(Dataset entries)
- - -
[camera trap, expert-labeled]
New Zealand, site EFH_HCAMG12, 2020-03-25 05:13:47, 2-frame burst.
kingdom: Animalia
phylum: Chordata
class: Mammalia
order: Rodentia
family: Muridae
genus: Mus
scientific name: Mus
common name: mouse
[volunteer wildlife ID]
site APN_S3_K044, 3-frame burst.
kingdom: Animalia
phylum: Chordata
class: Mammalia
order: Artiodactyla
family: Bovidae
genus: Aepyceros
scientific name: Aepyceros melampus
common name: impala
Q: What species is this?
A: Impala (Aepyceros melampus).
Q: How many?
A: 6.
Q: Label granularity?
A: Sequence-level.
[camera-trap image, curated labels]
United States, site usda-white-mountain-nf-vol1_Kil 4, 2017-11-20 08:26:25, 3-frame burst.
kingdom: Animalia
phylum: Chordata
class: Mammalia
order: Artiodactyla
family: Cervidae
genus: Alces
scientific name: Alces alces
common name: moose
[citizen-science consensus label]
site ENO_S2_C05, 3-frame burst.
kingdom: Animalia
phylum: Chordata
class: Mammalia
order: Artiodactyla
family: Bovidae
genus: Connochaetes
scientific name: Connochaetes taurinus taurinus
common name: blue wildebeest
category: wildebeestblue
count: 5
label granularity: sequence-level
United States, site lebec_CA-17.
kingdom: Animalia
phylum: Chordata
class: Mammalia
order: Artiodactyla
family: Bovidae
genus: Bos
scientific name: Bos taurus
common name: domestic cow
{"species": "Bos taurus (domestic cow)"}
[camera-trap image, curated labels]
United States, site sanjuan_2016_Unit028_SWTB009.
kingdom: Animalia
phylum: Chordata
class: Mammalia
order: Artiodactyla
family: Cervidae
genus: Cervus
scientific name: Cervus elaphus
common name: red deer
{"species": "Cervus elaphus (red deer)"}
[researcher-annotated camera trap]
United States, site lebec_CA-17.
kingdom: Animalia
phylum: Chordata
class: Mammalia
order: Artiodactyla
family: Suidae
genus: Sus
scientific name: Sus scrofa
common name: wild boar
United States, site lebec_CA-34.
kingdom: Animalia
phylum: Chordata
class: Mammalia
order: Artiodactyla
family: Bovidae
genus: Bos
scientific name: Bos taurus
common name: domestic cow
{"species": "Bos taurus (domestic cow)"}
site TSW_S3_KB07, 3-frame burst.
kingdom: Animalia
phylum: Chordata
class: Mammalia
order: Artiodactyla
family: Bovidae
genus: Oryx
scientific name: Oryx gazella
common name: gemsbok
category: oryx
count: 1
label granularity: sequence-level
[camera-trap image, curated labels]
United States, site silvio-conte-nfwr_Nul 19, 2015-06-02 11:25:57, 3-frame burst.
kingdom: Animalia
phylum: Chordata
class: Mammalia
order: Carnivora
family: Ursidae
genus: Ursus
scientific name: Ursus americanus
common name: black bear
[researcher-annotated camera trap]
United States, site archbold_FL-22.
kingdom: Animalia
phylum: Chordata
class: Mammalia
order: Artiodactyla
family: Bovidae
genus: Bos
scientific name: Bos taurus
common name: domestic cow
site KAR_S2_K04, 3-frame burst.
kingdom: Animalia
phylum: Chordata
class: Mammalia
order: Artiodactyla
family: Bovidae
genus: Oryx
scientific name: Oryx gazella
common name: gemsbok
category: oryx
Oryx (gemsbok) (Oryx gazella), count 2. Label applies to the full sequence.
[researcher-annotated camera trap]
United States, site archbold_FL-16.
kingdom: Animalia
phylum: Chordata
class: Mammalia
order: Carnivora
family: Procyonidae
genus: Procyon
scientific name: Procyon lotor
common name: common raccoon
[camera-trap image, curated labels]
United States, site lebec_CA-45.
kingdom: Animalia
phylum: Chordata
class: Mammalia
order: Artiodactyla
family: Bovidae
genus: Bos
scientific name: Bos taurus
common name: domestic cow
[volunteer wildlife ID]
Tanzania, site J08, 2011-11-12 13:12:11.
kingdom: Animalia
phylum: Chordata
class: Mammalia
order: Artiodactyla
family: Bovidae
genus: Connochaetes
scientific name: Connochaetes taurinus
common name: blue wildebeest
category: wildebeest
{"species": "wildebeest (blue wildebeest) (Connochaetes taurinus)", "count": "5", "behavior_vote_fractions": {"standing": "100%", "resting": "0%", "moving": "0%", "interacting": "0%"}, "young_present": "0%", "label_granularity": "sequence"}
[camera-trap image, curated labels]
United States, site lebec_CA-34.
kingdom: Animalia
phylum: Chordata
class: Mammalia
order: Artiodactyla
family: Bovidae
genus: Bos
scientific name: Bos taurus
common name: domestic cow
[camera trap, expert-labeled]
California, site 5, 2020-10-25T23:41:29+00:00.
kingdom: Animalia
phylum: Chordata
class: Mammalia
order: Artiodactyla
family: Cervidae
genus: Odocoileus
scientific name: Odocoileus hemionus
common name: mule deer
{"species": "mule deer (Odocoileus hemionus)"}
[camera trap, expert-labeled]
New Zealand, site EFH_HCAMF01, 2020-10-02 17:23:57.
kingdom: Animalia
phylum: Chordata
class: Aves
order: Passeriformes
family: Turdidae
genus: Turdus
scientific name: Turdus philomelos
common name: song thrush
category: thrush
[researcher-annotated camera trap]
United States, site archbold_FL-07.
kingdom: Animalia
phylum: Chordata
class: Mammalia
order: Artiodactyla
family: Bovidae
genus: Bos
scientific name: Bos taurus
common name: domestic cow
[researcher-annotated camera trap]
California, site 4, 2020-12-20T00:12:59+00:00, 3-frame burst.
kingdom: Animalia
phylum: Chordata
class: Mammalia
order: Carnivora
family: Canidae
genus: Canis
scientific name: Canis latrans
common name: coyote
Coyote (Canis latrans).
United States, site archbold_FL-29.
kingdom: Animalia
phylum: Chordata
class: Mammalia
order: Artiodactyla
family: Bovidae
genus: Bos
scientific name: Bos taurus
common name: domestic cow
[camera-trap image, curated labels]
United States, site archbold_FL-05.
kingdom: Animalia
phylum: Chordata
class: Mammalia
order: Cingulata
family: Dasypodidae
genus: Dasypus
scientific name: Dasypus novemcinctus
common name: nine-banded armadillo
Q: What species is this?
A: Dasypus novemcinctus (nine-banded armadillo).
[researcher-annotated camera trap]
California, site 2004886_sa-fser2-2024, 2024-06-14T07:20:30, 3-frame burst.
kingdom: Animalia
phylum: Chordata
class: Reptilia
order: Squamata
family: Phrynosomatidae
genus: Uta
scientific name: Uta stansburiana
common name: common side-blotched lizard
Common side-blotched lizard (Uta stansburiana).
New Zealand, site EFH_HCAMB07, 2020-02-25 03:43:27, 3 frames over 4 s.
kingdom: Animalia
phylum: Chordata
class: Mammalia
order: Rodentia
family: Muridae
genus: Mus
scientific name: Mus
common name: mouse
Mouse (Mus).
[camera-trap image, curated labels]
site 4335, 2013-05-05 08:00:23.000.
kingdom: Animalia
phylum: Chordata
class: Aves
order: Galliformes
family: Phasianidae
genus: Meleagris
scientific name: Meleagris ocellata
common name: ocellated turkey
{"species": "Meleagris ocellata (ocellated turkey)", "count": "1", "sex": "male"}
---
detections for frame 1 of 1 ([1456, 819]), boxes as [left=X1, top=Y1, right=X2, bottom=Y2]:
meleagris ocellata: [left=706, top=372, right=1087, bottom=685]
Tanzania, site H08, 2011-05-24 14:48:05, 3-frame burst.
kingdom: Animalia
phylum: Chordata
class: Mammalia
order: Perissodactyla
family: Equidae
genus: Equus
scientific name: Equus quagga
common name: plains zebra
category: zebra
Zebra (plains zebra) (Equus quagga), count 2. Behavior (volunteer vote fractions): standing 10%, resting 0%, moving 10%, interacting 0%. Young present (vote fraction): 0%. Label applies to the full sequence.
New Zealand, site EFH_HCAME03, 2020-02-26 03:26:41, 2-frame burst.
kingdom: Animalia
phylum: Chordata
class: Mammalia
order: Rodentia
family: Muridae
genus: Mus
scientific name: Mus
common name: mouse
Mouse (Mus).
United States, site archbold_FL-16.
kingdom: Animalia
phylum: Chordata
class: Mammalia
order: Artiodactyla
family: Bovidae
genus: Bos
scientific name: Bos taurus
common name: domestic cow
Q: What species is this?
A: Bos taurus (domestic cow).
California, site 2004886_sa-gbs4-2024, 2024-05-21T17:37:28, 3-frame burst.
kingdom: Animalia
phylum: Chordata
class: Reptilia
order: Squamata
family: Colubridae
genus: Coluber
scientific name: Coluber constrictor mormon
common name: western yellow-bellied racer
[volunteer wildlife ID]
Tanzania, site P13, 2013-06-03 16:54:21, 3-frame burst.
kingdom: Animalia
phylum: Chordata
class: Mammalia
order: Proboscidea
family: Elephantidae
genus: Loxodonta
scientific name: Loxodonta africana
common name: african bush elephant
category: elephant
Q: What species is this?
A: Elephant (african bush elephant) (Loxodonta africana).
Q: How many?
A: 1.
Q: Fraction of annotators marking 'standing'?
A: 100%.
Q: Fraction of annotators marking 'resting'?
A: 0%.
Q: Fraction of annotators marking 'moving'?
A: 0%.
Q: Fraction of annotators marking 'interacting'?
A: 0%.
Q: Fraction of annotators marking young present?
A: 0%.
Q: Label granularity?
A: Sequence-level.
- - -
(TASK PROMPT): Look above for the line holding "genus: Odocoileus", then set down exactly that line and every line after it up to and including the line holding "genus: Canis", with nothing else.

(EXERCISE OUTPUT):
genus: Odocoileus
scientific name: Odocoileus hemionus
common name: mule deer
{"species": "mule deer (Odocoileus hemionus)"}
[camera trap, expert-labeled]
New Zealand, site EFH_HCAMF01, 2020-10-02 17:23:57.
kingdom: Animalia
phylum: Chordata
class: Aves
order: Passeriformes
family: Turdidae
genus: Turdus
scientific name: Turdus philomelos
common name: song thrush
category: thrush
[researcher-annotated camera trap]
United States, site archbold_FL-07.
kingdom: Animalia
phylum: Chordata
class: Mammalia
order: Artiodactyla
family: Bovidae
genus: Bos
scientific name: Bos taurus
common name: domestic cow
[researcher-annotated camera trap]
California, site 4, 2020-12-20T00:12:59+00:00, 3-frame burst.
kingdom: Animalia
phylum: Chordata
class: Mammalia
order: Carnivora
family: Canidae
genus: Canis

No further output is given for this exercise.